Reproduce the passage on Fehérgyarmat District word for word, from "The bolded municipality" up to and including "density was 53/km².".

### SELECTED PASSAGE
+ + + + +

Fehérgyarmat () is a district in eastern part of Szabolcs-Szatmár-Bereg County. Fehérgyarmat is also the name of the town where the district seat is found. The district is located in the Northern Great Plain Statistical Region. This district is a part of Szatmár historical and geographical region.

Geography 
Fehérgyarmat District borders with Vásárosnamény District and the Ukrainian oblast of Zakarpattia to the north, Romanian county of Satu Mare to the east, Csenger District to the south, Mátészalka District to the west. The number of the inhabited places in Fehérgyarmat District is 50.

Municipalities 
The district has 1 town, 2 large villages and 47 villages.
(ordered by population, as of 1 January 2013)

The bolded municipality is city, italics municipalities are large villages.

Demographics

In 2011, it had a population of 37,259 and the population density was 53/km².

Ethnicity
Besides the Hungarian majority, the main minorities are the Roma (approx. 4,500), Ukrainian, Romanian and German (150).

+ + + + +

### PROVIDED DATA

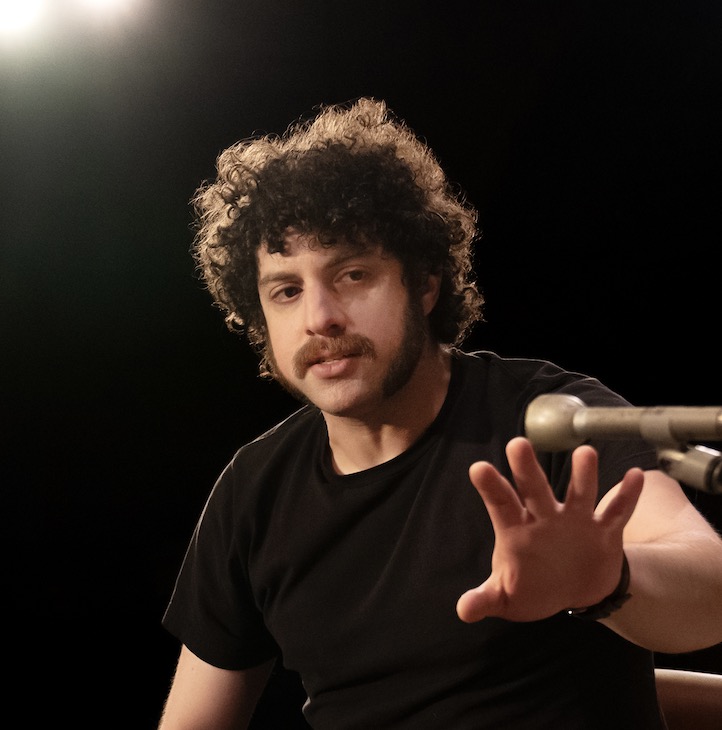 2024 Tony Awards Nominations- Live Reactions Image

+ + + + +

### YOUR SOLUTION
The bolded municipality is city, italics municipalities are large villages.

Demographics

In 2011, it had a population of 37,259 and the population density was 53/km².